What's New in Version 4.0.1
The 4.0.1 release of the MapR Distribution for Apache Hadoop contains the following new features:
MapR-DB is a high-performance NoSQL database that supports both operational and analytic applications. This database is integrated into the MapR Distribution for Hadoop and used for big data applications. MapR-DB comes with a number of performance, reliability, and availability innovations. (In earlier versions of the MapR Distribution, MapR-DB was named M7.)
The MapR Community Edition now includes support for MapR-DB. You can develop applications using HBase APIs and deploy an unlimited number of nodes. MapR-DB applications requiring high availability (HA) features such as mirroring, snapshot, and NFS HA should migrate to MapR Enterprise Database Edition.
The MapR Enterprise Edition is for Hadoop and HBase applications. Migrating to MapR Enterprise Edition will make MapR-DB tables read-only.
Support for Hadoop 2.4.1
The MapR Distribution is built on the Hadoop 2.4.1 code base, including YARN 2.4.1.

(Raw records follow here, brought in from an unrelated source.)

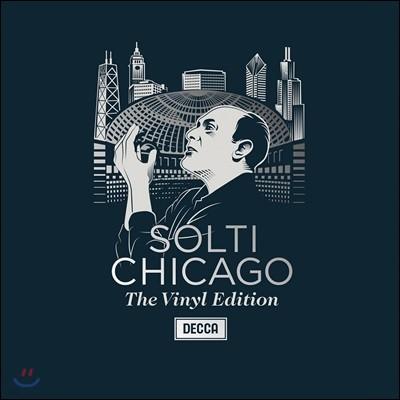 게오르그 솔티 & 시카고 심포니 바이닐 에디션 (Georg Solti & Chicago - The Vinyl Edition) [6LP 넘버링 한정반]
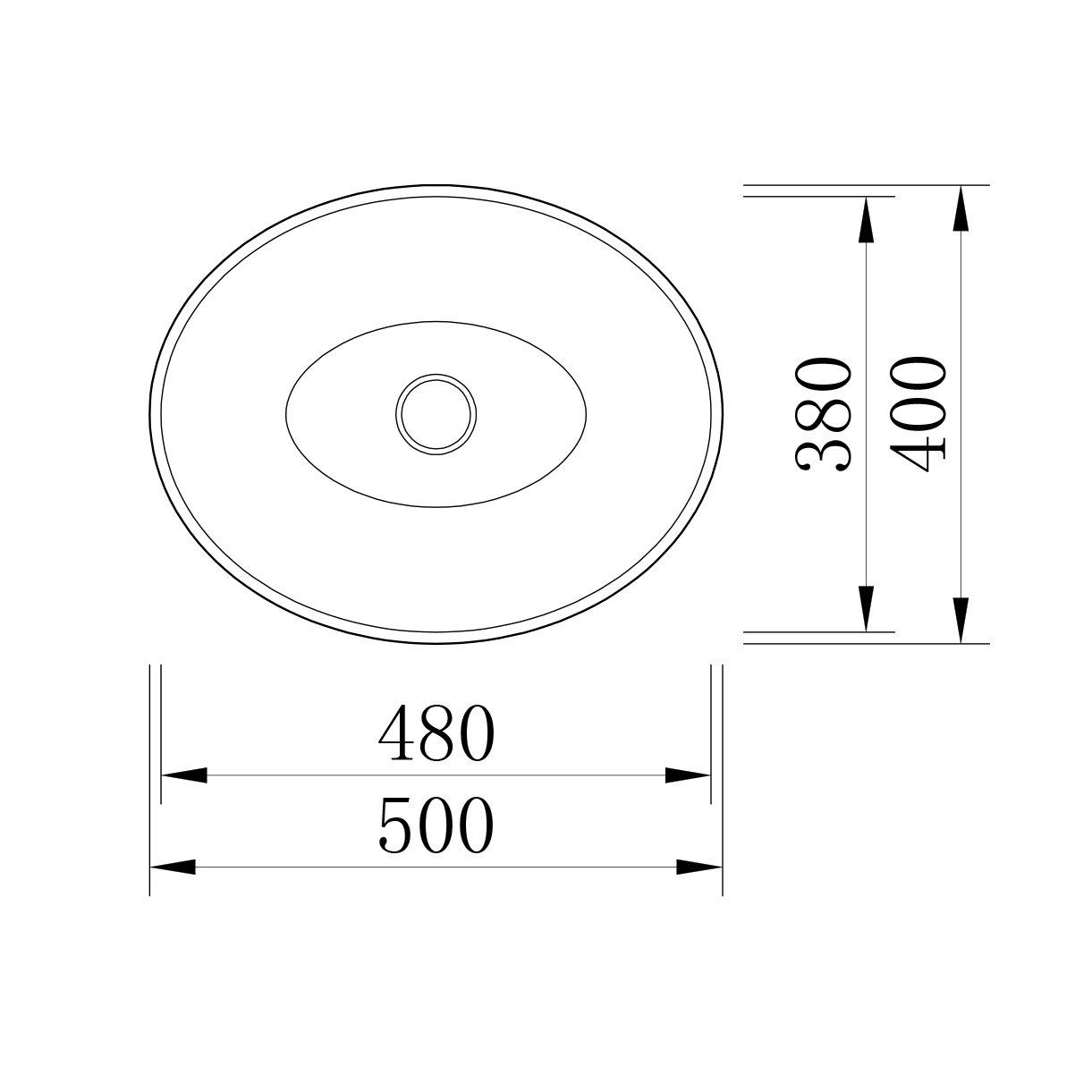 Design Aufsatzwaschbecken LEO aus Mineralguss - 50 x 40 x 12 cm - Farbe wählbar zoom thumbnail 4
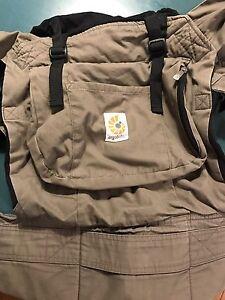Ergobaby Original Carrier For Infants Kingston Kingston Area image 1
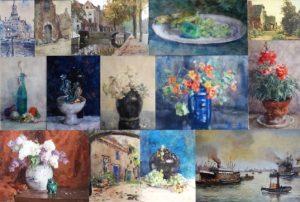home - collage werken van Herman Bogman jr in onze collectie
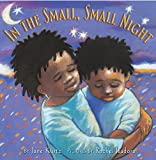 Kurtz, Jane: In the Small, Small Night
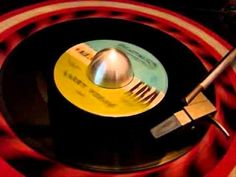 Larry Verne - Please Mr. Sitting Bull - YouTube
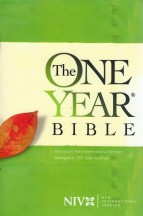 One Year Bible NIV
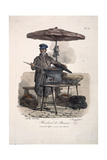 Chestnut Seller Giclee Print by Carle Vernet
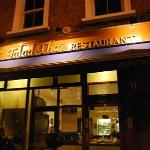 Talad Thai Restaurant Putney London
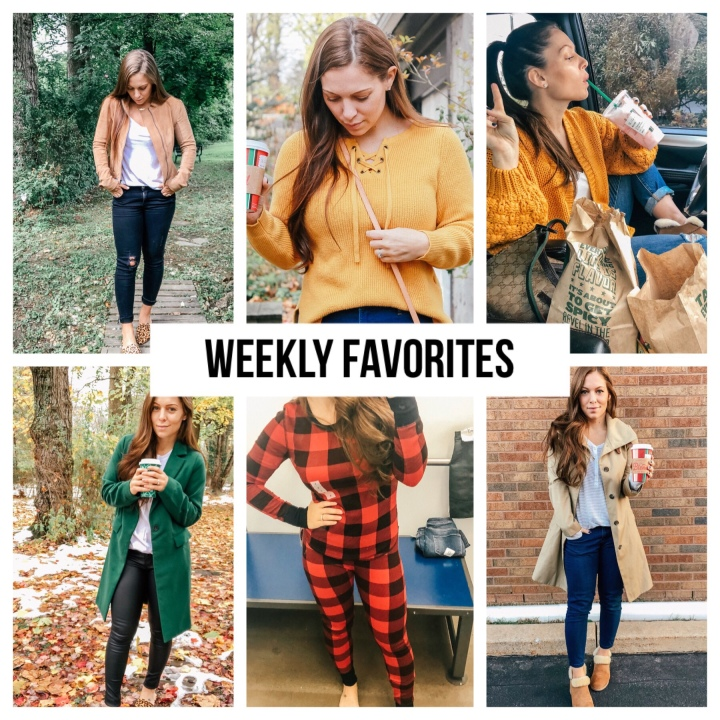 Weekly Favorites (on sale!)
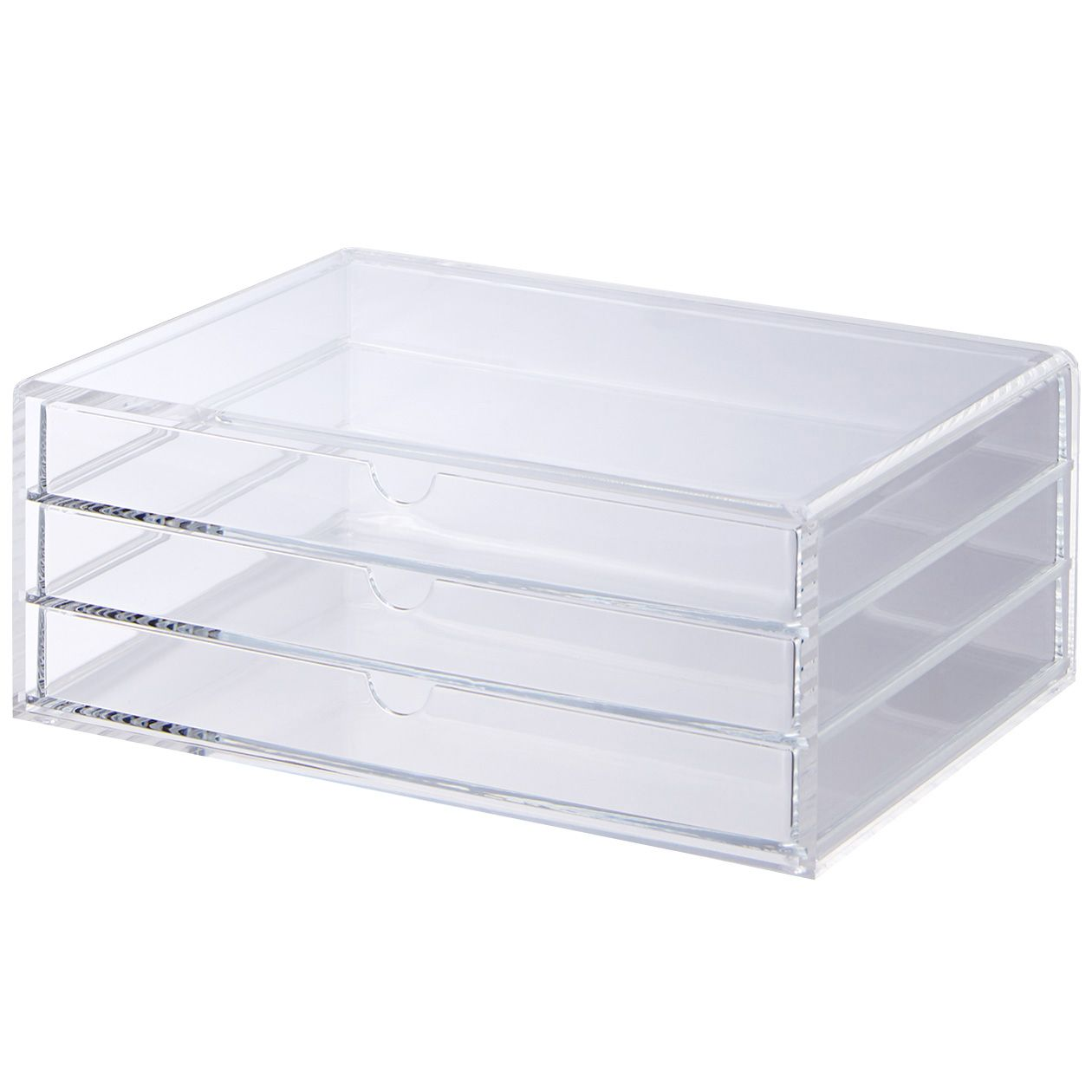 Acrylic Box - 3 Drawers A versatile box with three pull out ...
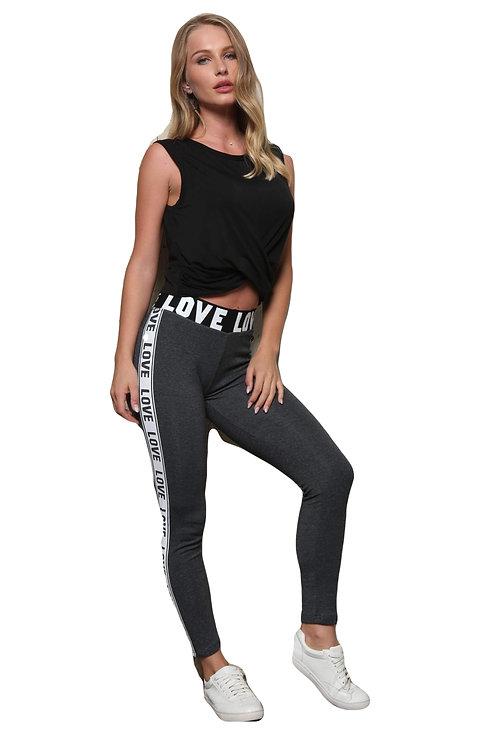Love Comfort Leggings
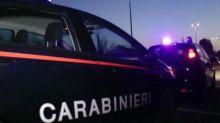 Mantova, uccide il marito a coltellate e chiama i carabinieri dopo giorni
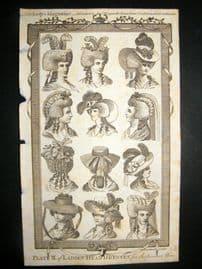 Lady's Magazine 1786 Pre Regency Fashion Print. Ladies Head Dresses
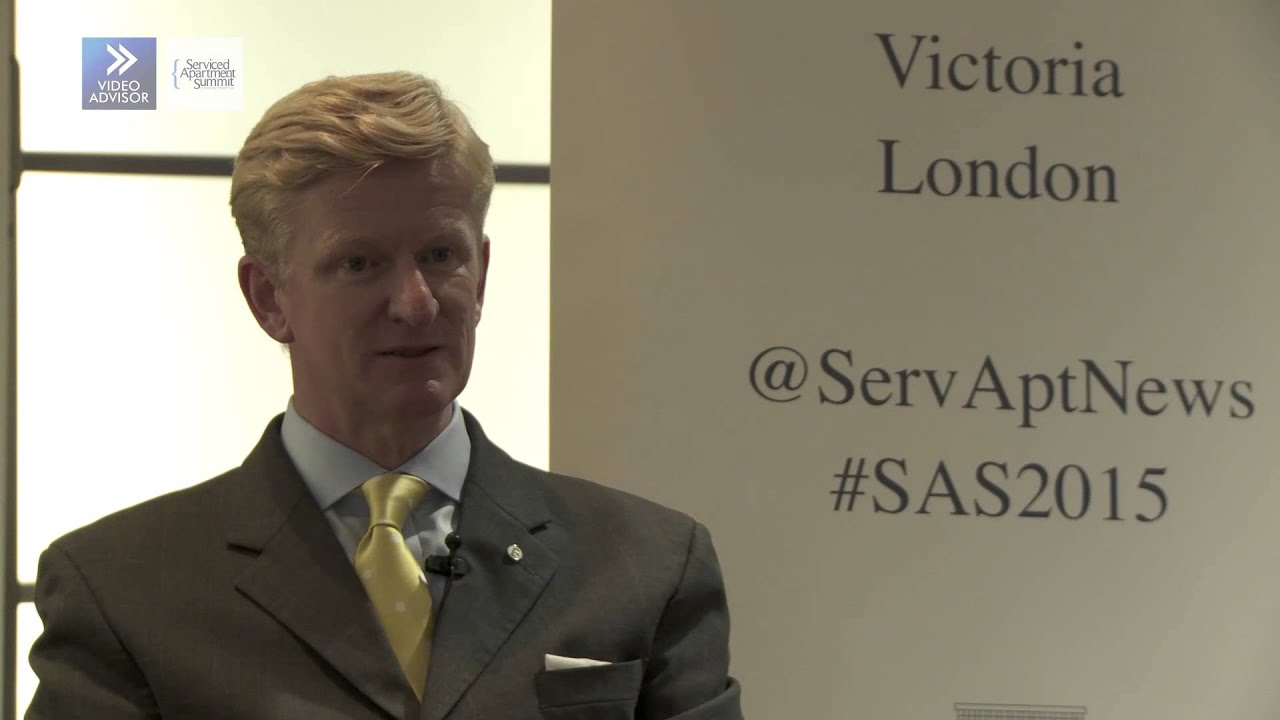 SAS2015 interviews: Sean Worker, BridgeStreet Global Hospitality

MapR clusters support the YARN framework. In addition to Hadoop YARN functionality, MapR provides these features:
- The MapR Warden service manages node memory resources for the NodeManager, ResourceManager, and HistoryServer services. It also manages YARN container resources based on CPU, memory, and disks available on the node.
- The MapR Control System (MCS) includes views for the ResourceManager and JobHistoryServer user interfaces.
- High availability for the ResourceManager.
A node in a MapR cluster can run MapReduce v1 jobs, MapReduce v2 applications, and other applications that run on YARN. Warden distributes CPU, memory, and disk resources between the TaskTracker and NodeManager.
Version 4.0.1 includes the following YARN enhancements.
The MapR label-based scheduling feature works with the following Hadoop YARN services: ResourceManager and NodeManager.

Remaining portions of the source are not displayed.